For UK use where gravel bikes really come into their own is as an "endurance" CX bike - clearance, eyelets, relaxed geo etc, enabling a mixed commute or leisure ride. I'd love to know the split between on-road and off-road for most gravel bikes in the UK. Even here on the edge of the New Forest/Salisbury Plain mine spent more time on the road doing transitions than offroad, which is why an endurance road bike on CX rubber (should we call it a randonneur?) will be my setup for the summer.
The logical extension of this is seeing drop bars on MTBs, then we've covered all the bases.
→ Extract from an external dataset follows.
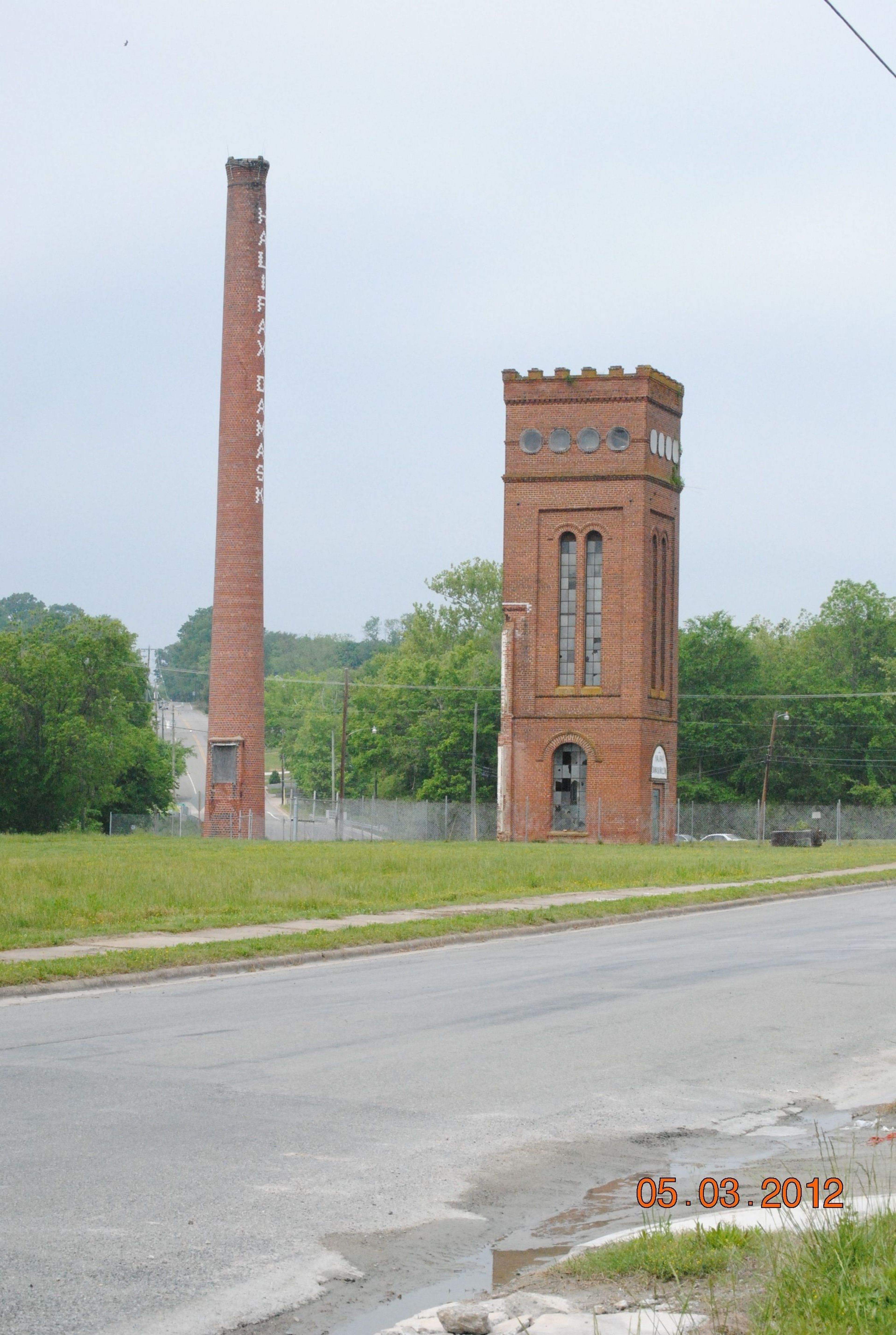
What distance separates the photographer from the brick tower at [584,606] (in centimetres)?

The Revolt is just retracing the steps of the evolution of MTBs. Whether you need suspension is really a matter of how far off-road you want to go. If we are talking an occasional descent of a steep, rocky path, then I'll take the battering over lugging the weight of suspension. If I'm intent on riding MTB territory, then if give serious consideration as to whether it was a mountain bike I needed. It'll either find its niche or it won't.
Also - £3k for an ally-framed bike which sans fork only costs around half that?
*inserts Goodfellas laughing bar scene gif*
Pretty sure that it's not the "Revolt Advanced X" just "Revolt X" for the ally version. Advanced in Giant language means carbon fibre.
Let's hope they've fixed the seatpost cracking issue on the carbon version.
Rival 1x11 is a crappy choice for the amount of money you are paying.